Read from Storage in file source #3869

rdettai · 2023-09-22T10:09:17Z

Description

How was this PR tested?

Running full test suite:

rdettai · 2023-09-22T15:08:48Z

@fmassot (cc @trinity-1686a) commit 9a74f5a contains the scaffolding for the streaming storage. The central point is that StorageResolver now has a resolve_streamable() method. I left the existing resolve() method (reasons explained in the docstring). Before proceeding to the implementation for each and every store, I would like your opinion on the general setup:

are you okay with the overhead it adds? Should we re-consider adding the method to the ~~StorageResolver~~Storage directly?
I'm not sure what the debouncer is used for. Is it okay to bypass it as I did for the streaming mode?

guilload · 2023-09-22T19:07:23Z

I read the comment for the resolve_streamable method but don't understand it. Why can't the Storage trait have a get_stream method directly?

rdettai · 2023-09-23T08:38:31Z

I read the comment for the resolve_streamable method but don't understand it.

Noted, I'll rephrase it if we move forward in this direction

Why can't the Storage trait have a get_stream method directly?

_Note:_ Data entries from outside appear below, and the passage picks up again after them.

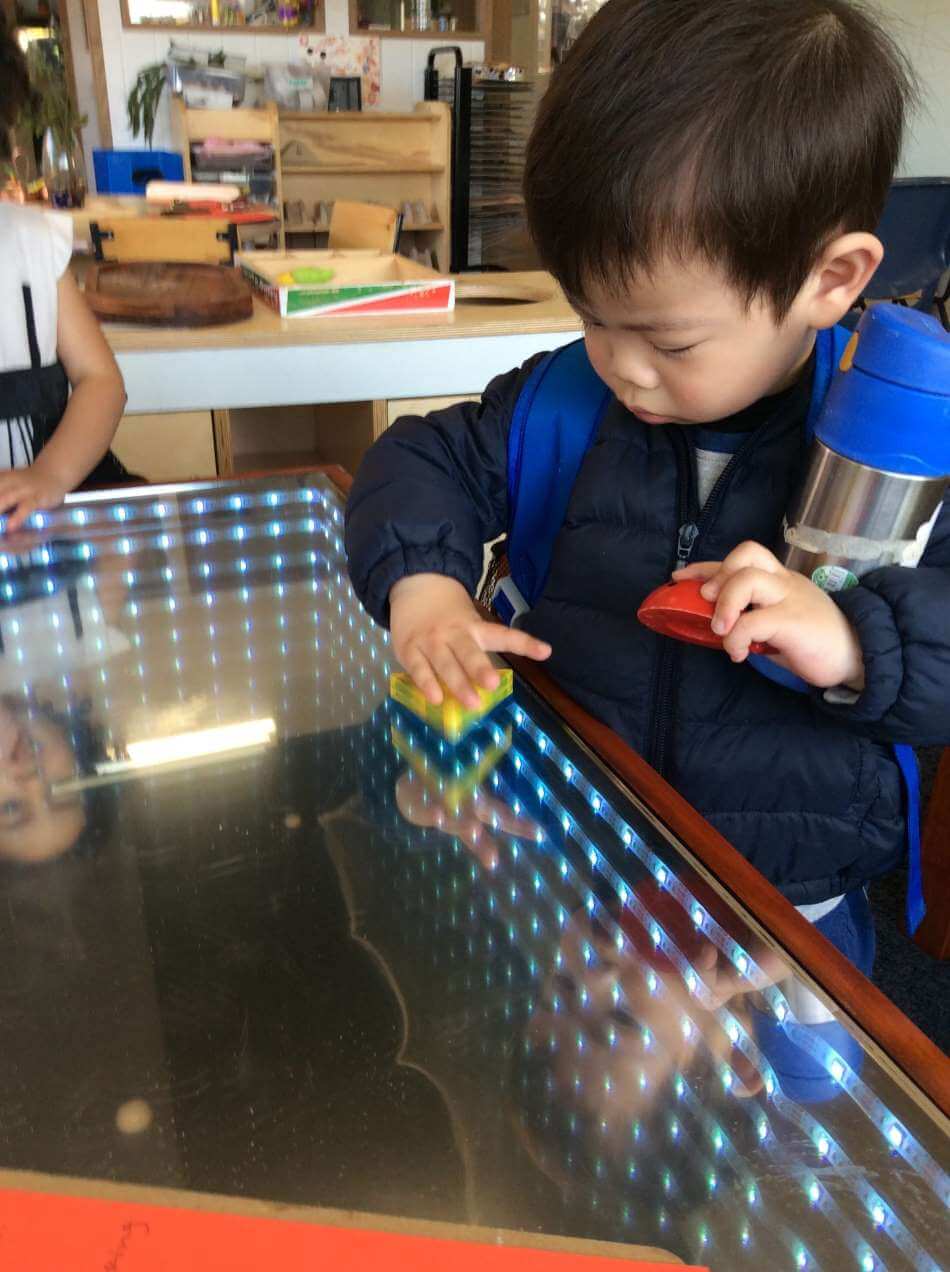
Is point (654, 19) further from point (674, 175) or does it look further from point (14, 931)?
point (14, 931)

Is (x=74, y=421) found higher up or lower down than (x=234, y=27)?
lower down

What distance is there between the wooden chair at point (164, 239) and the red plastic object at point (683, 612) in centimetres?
140

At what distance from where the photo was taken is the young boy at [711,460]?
49 cm

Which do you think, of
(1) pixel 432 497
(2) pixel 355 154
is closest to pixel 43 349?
(1) pixel 432 497

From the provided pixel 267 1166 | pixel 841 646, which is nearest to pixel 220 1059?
pixel 267 1166

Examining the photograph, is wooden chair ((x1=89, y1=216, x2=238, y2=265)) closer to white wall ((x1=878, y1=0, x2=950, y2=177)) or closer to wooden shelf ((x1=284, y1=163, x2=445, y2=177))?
wooden shelf ((x1=284, y1=163, x2=445, y2=177))

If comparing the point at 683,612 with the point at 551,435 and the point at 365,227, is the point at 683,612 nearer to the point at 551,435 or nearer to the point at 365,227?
the point at 551,435

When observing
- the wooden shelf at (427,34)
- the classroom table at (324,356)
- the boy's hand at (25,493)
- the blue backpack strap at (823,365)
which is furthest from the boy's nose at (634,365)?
the wooden shelf at (427,34)

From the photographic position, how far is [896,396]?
459mm

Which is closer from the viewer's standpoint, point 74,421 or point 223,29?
point 74,421

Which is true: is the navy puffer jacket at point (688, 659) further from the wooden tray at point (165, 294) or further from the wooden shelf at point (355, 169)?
the wooden shelf at point (355, 169)

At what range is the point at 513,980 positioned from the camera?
1.32ft

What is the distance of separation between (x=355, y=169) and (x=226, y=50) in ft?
1.87

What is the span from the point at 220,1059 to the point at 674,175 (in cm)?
42
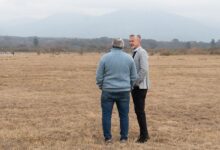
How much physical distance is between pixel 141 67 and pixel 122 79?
0.46 metres

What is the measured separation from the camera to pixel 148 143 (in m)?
9.92

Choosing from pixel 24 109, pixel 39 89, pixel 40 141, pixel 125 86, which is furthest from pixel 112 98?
pixel 39 89

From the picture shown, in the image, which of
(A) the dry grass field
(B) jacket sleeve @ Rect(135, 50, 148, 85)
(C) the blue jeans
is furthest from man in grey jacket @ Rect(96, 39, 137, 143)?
(A) the dry grass field

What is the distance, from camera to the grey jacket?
9617mm

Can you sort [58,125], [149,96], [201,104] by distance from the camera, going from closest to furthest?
[58,125]
[201,104]
[149,96]

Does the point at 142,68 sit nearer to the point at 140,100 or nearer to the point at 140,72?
the point at 140,72

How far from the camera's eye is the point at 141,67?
9656mm

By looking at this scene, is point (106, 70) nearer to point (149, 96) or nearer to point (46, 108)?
point (46, 108)

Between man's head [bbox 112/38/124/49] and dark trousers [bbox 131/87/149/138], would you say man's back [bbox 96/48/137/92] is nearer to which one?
man's head [bbox 112/38/124/49]

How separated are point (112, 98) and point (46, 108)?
5478 millimetres

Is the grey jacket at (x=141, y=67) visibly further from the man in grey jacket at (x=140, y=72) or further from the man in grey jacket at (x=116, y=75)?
the man in grey jacket at (x=116, y=75)

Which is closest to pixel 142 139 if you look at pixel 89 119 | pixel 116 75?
pixel 116 75

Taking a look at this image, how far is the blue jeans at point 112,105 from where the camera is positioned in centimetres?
952

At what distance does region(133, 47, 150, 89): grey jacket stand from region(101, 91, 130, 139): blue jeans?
0.32 metres
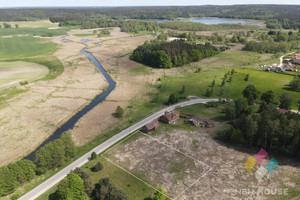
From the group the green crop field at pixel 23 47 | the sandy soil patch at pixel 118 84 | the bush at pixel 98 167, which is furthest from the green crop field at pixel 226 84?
the green crop field at pixel 23 47

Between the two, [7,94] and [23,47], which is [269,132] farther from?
[23,47]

That's one of the questions (I actually made a typo in my previous comment, sorry!).
Pros: The idea behind composing traits instead of having one big Storage trait that does everything is to avoid leaving methods unimplemented. I believe the Storage trait should already be split into a ReadableStorage and a WriteableStorage, thus avoiding unimplemented methods in BundledStorage and StorageWIthCache. I didn't want to add yet another method that doesn't make sense in all cases. You will usually want to avoid get_stream when the actual data is already backed by a byte array (like the cached storage) as it implies an extra unnecessary copy (I know that's what the RamStorage does, but that's mostly for tests). It's implementation might also be a bit tricky on the BundledStorage, which is a shame because it will actually never be used 😅 .
Cons: the machinery of the supertrait is bit obscure (especially the upcasting but also some generics introduced by it), and most Storage implementations are streamable anyway.

guilload · 2023-09-25T16:22:24Z

The trade-off is adding a method that will remain unimplemented for some storage implementations vs adding two new traits, a new method to StorageResolver, and some "obscure machinery" for the supertrait/upcasting. I vote for 1.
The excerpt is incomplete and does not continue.